New submission from Dāvis:
subprocess uses wrong encoding on Windows.
On Windows 10 with Python 3.5.1
from Command Prompt (cmd.exe)
> chcp 65001
> python -c "import subprocess; subprocess.getstatusoutput('ā')"
Traceback (most recent call last):
File "<string>", line 1, in <module>
File "P:\Python35\lib\subprocess.py", line 808, in getstatusoutput
data = check_output(cmd, shell=True, universal_newlines=True, stderr=STDOUT)
File "P:\Python35\lib\subprocess.py", line 629, in check_output
**kwargs).stdout
File "P:\Python35\lib\subprocess.py", line 698, in run
stdout, stderr = process.communicate(input, timeout=timeout)

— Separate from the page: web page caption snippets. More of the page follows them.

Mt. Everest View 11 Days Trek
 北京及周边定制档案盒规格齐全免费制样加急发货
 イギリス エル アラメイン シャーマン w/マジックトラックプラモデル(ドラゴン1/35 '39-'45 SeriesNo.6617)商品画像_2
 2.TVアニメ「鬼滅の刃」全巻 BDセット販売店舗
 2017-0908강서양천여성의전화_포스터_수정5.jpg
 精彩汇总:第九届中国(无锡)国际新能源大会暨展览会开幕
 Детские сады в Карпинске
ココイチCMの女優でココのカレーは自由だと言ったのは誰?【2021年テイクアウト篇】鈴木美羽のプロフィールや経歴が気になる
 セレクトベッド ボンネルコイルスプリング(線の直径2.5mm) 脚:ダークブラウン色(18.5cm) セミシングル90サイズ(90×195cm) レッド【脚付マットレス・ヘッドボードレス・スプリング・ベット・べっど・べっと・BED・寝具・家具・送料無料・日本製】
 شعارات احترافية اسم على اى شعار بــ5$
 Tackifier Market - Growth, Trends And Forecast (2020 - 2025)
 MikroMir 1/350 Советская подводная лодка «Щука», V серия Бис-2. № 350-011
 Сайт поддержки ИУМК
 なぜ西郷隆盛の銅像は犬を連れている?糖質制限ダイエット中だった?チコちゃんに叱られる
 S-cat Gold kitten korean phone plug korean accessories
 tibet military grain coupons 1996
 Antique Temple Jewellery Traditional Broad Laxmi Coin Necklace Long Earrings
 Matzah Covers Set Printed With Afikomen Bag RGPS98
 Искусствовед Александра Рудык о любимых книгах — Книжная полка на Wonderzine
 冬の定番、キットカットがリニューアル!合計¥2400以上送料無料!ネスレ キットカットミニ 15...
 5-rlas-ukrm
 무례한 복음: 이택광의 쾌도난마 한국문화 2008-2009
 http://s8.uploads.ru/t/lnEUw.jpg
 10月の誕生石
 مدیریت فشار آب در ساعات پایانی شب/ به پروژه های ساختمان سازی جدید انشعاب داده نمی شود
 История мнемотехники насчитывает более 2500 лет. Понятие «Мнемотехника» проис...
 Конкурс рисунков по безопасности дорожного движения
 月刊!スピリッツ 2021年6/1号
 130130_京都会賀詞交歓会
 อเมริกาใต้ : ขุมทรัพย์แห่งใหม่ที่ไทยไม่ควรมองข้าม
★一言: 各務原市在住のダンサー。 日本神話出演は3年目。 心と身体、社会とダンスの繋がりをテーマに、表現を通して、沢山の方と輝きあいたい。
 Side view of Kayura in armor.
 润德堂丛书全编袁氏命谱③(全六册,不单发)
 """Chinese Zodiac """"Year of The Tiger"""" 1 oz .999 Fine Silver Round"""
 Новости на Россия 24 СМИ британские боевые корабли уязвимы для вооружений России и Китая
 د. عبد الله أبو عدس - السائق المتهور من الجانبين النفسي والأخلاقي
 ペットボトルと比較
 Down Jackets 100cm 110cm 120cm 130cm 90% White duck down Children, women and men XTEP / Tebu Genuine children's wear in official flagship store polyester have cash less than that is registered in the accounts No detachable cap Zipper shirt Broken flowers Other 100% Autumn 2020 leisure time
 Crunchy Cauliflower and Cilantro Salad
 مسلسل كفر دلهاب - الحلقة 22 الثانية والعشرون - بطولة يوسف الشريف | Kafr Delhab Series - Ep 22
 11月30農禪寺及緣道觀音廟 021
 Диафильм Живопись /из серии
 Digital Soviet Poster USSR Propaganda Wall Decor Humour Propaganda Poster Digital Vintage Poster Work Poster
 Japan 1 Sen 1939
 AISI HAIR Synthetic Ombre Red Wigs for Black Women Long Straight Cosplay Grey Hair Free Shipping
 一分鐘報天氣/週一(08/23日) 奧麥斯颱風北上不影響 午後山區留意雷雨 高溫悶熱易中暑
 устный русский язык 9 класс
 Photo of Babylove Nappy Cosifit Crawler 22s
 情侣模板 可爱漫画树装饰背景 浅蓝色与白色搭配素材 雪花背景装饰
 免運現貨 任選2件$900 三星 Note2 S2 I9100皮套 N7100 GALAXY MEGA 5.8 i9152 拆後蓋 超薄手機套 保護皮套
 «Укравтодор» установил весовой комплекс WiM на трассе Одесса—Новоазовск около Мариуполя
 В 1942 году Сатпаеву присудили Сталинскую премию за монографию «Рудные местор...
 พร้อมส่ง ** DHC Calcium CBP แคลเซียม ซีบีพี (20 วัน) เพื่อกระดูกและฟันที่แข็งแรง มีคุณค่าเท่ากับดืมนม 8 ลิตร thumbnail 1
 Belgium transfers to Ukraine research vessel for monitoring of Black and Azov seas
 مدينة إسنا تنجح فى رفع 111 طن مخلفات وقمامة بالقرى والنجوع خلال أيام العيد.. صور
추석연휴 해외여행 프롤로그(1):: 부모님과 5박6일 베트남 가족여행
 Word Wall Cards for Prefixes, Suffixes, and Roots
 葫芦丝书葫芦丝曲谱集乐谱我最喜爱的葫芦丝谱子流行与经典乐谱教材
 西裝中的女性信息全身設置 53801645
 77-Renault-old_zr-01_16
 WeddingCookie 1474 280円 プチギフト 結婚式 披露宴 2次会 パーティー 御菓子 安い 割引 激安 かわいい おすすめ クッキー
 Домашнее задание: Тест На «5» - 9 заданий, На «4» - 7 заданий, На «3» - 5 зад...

File "P:\Python35\lib\subprocess.py", line 1055, in communicate
stdout = self.stdout.read()
File "P:\Python35\lib\encodings\cp1257.py", line 23, in decode
return codecs.charmap_decode(input,self.errors,decoding_table)[0]
UnicodeDecodeError: 'charmap' codec can't decode byte 0x81 in position 2:
character maps to <undefined>
from PowerShell
> [Console]::OutputEncoding = [System.Text.Encoding]::UTF8
> python -c "import subprocess; subprocess.getstatusoutput('ā')"
Traceback (most recent call last):
File "<string>", line 1, in <module>
File "P:\Python35\lib\subprocess.py", line 808, in getstatusoutput
data = check_output(cmd, shell=True, universal_newlines=True, stderr=STDOUT)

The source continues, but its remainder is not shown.